▶ [ACTIVITY LIST]:
a: In the text on Gonzalez v. Raich, which two respondents does Justice Thomas say use marijuana that has never been bought or sold?
b: Go on with the text on Justice Thomas's dissent in Gonzalez v. Raich, starting after its final sentence.

▶ [TEXT]:
● ● ●
Gonzalez v. Raich, 554 U.S. 1 (2005)
Gonzalez v. Raich, 554 U.S. 1 (2005):
Full court documents can be found here.
Court Opinions can be found here.
Justice Thomas’ dissent in Raich:
Respondents Diane Monson and Angel Raich use marijuana that has never been bought or sold, that has never crossed state lines, and that has had no demonstrable effect on the national market for marijuana. If Congress can regulate this under the Commerce Clause, then it can regulate virtually anything–and the Federal Government is no longer one of limited and enumerated powers
he continues:
The majority prevents States like California from devising drug policies that they have concluded provide much-needed respite to the seriously ill. It does so without any serious inquiry into the necessity for federal regulation or the propriety of “displac[ing] state regulation in areas of traditional state concern,” id., at 583 (Kennedy, J., concurring).
● ● ●
▶ [DATA RECORDS]:
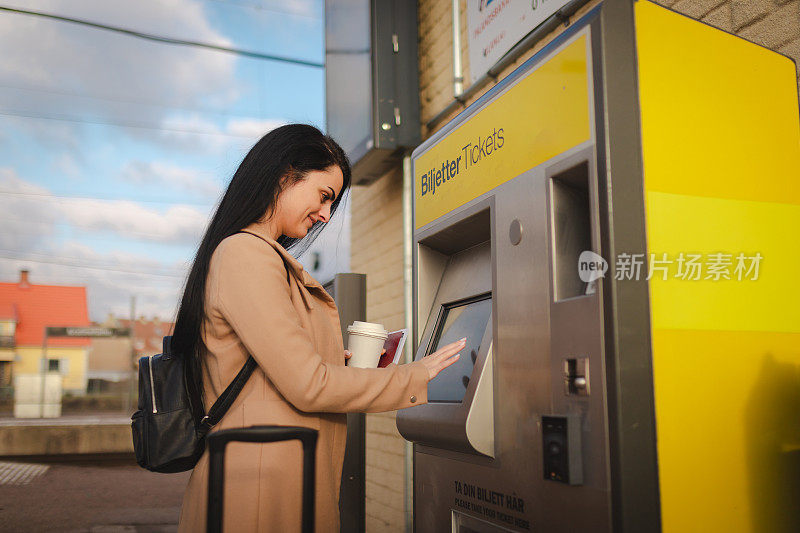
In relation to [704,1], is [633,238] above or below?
below

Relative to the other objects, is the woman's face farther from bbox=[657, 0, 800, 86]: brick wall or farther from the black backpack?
bbox=[657, 0, 800, 86]: brick wall

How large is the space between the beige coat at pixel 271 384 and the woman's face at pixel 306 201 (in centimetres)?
14

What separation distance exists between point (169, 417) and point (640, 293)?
1.07 m

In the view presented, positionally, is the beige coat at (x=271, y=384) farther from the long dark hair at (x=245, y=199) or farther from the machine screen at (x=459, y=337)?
the machine screen at (x=459, y=337)

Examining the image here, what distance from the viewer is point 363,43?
157 inches

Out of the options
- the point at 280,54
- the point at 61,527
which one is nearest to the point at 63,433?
the point at 61,527

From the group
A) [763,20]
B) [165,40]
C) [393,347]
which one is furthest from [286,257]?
[165,40]

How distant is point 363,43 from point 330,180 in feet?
8.44

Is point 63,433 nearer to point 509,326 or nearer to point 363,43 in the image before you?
point 363,43

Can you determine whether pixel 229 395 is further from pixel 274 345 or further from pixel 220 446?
pixel 220 446

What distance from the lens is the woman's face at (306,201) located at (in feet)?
5.37

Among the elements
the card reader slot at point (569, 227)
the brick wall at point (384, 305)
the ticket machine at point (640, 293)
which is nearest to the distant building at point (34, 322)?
the brick wall at point (384, 305)

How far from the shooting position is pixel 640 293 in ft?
4.01

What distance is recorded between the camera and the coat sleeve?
54.2 inches
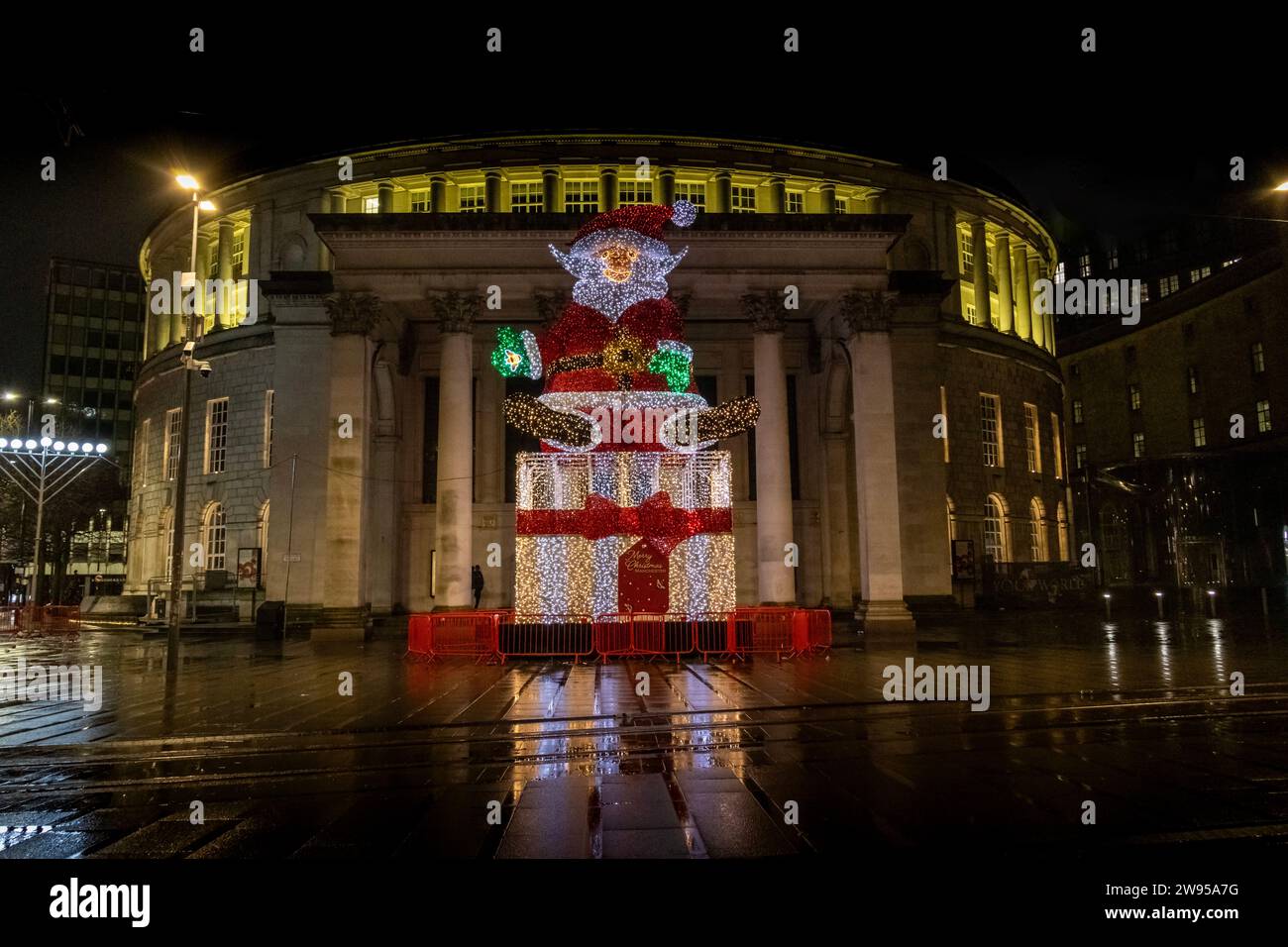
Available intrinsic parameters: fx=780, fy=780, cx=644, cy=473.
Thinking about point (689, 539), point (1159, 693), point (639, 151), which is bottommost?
point (1159, 693)

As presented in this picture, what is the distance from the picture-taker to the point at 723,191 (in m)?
36.8

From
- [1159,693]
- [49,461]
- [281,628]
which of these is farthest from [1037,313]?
[49,461]

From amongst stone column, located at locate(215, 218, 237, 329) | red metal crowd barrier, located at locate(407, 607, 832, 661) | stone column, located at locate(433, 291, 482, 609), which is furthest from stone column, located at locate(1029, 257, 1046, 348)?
stone column, located at locate(215, 218, 237, 329)

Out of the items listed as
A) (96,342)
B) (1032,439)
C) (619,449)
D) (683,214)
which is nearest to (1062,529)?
(1032,439)

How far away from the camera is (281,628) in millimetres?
28172

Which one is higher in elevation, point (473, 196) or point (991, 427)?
point (473, 196)

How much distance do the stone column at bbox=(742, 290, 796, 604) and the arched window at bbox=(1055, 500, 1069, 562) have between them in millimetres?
24068

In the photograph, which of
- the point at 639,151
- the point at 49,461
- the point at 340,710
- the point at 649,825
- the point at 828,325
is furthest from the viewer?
the point at 49,461

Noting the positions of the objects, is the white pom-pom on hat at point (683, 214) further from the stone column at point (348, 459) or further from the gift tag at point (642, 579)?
the stone column at point (348, 459)

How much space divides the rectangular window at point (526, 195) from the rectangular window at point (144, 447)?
80.2 ft

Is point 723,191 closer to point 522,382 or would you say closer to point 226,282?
point 522,382

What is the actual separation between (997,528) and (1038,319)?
14.2m

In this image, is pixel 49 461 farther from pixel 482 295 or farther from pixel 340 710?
pixel 340 710
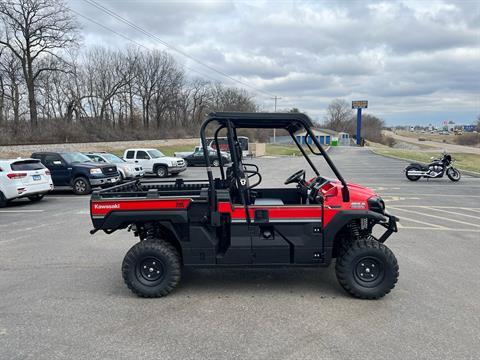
● ● ●
▶ [ANSWERS PER TASK]:
a: Diane Monson and Angel Raich.

b:
United States v. Oakland Cannabis Buyers’ Coop., 532 U.S. 483 (2001)
United States v. Oakland Cannabis Buyers’ Coop., 532 U.S. 483 (2001):
Full court documents can be found here.
Court Opinions can be found here.
Justice Stevens’ concurrance in OCBC:
The overbroad language of the Court’s opinion is especially unfortunate given the importance of showing respect for the sovereign States that comprise our Federal Union. That respect imposes a duty on federal courts, whenever possible, to avoid or minimize conflict between federal and state law, particularly in situations in which the citizens of a State have chosen to “serve as a laboratory” in the trial of “novel social and economic experiments without risk to the rest of the country.” New State Ice Co. v. Liebmann, 285 U.S. 262, 311 (1932) (Brandeis, J., dissenting). In my view, this is such a case.3 By passing Proposition 215, California voters have decided that seriously ill patients and their primary caregivers should be exempt from prosecution under state laws for cultivating and possessing marijuana if the patient’s physician recommends using the drug for treatment.